──────── Supplied data ────────

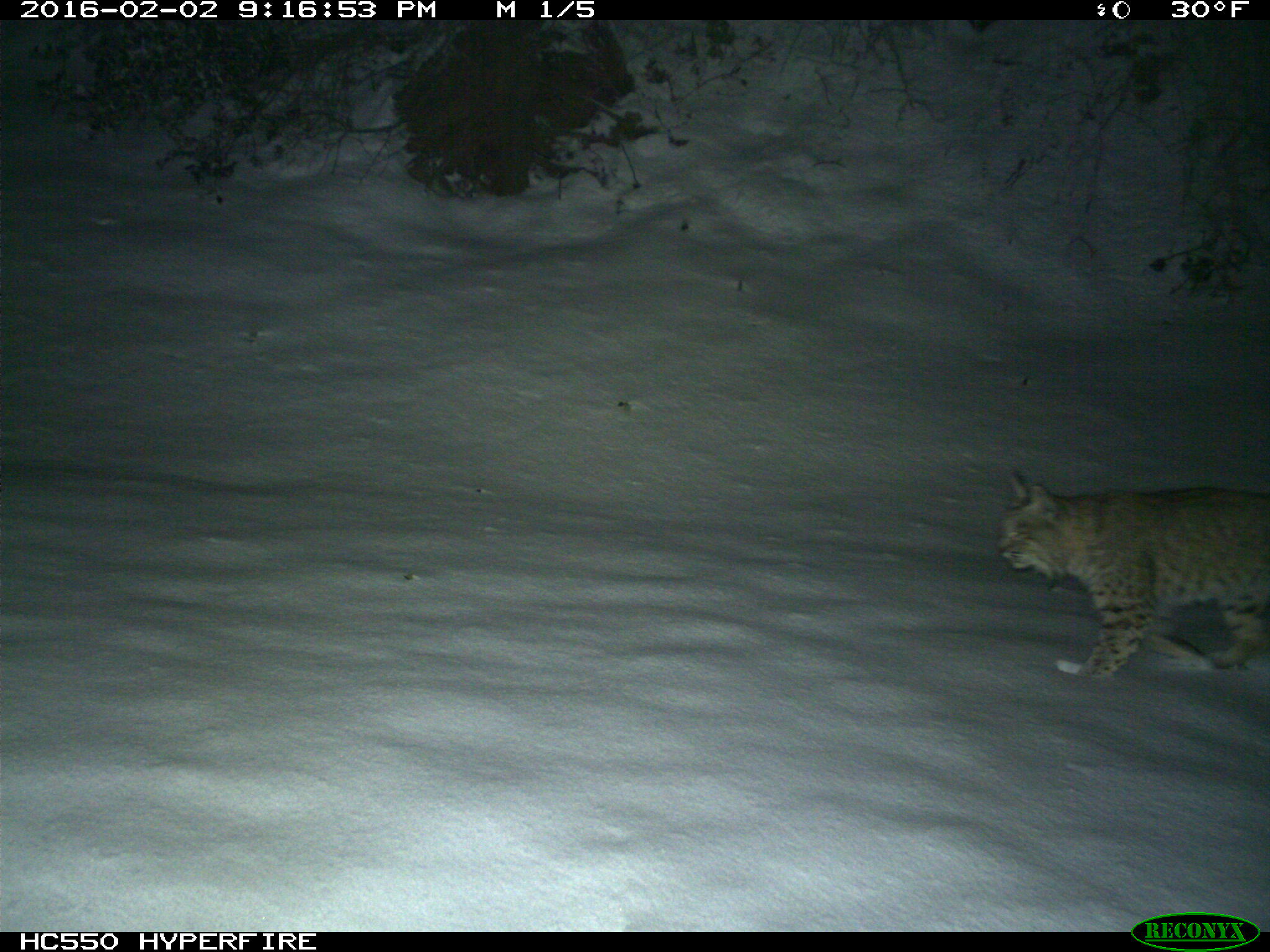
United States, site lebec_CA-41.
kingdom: Animalia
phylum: Chordata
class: Mammalia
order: Carnivora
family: Felidae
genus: Lynx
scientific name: Lynx rufus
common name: bobcat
Lynx rufus (bobcat).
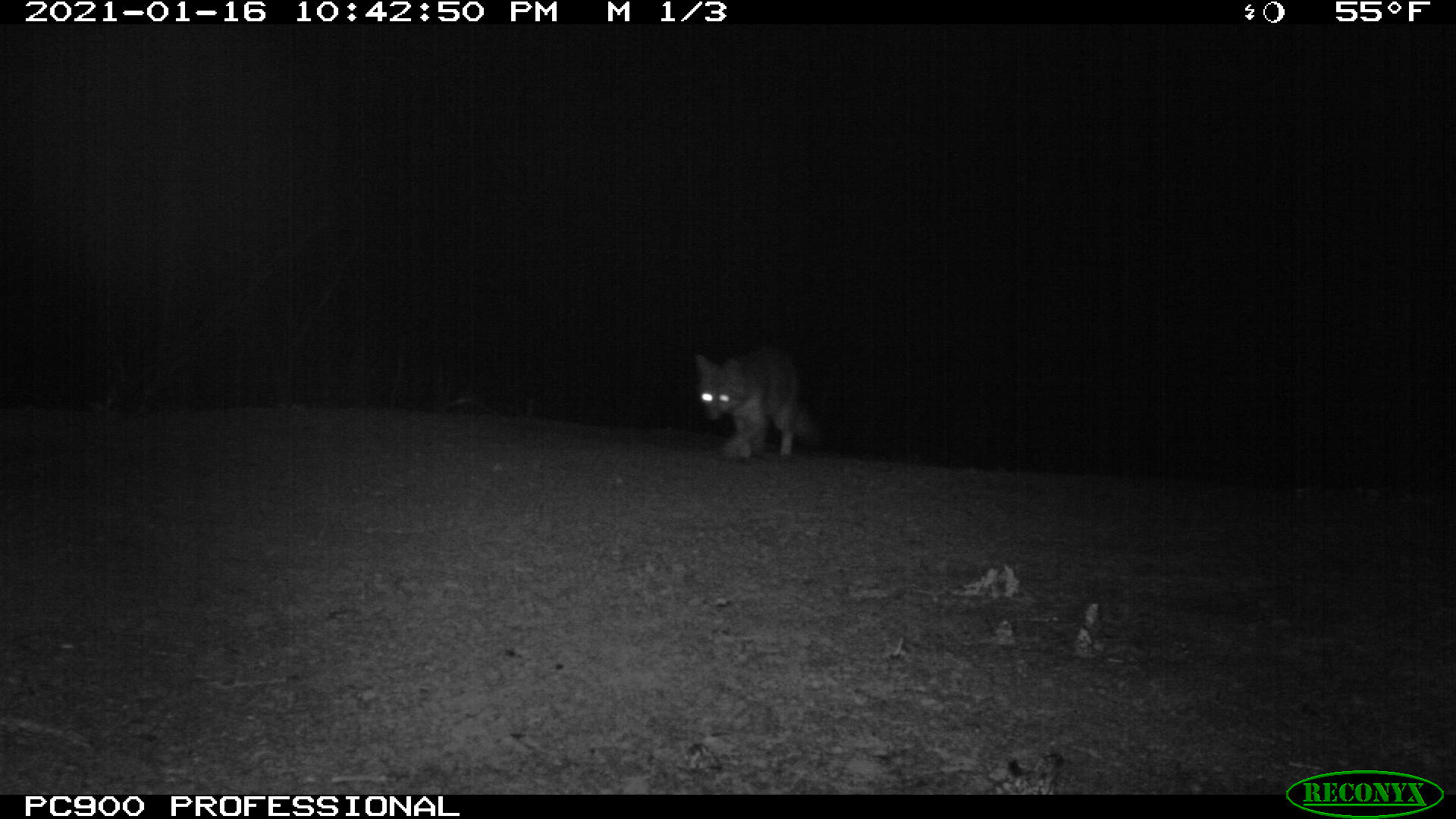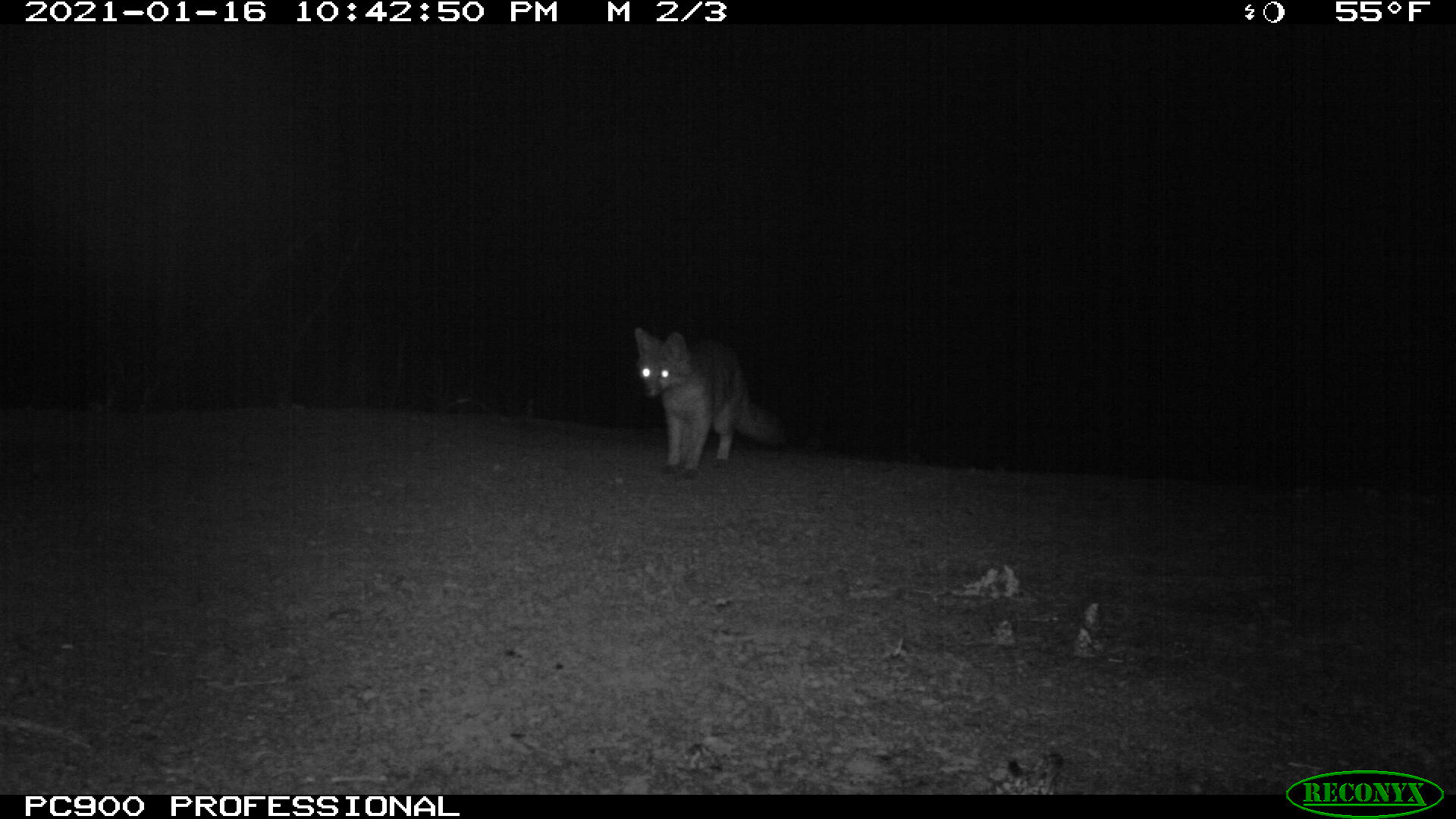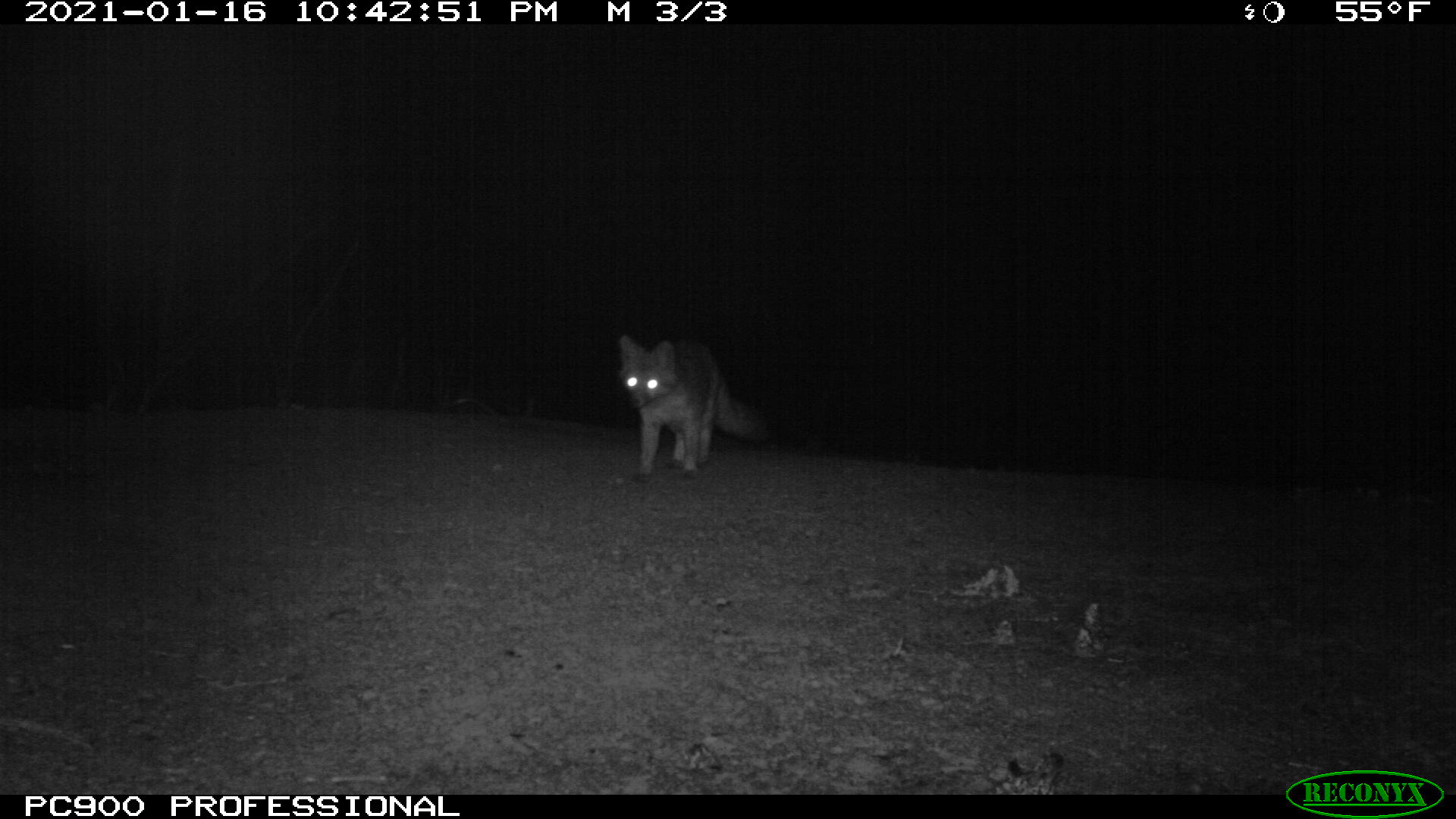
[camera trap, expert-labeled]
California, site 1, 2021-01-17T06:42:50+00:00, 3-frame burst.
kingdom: Animalia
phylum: Chordata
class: Mammalia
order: Carnivora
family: Canidae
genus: Urocyon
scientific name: Urocyon cinereoargenteus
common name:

────────

An exact restatement of every record is required. Omit the images.

United States, site lebec_CA-41.
kingdom: Animalia
phylum: Chordata
class: Mammalia
order: Carnivora
family: Felidae
genus: Lynx
scientific name: Lynx rufus
common name: bobcat
Lynx rufus (bobcat).
[camera trap, expert-labeled]
California, site 1, 2021-01-17T06:42:50+00:00, 3-frame burst.
kingdom: Animalia
phylum: Chordata
class: Mammalia
order: Carnivora
family: Canidae
genus: Urocyon
scientific name: Urocyon cinereoargenteus
common name:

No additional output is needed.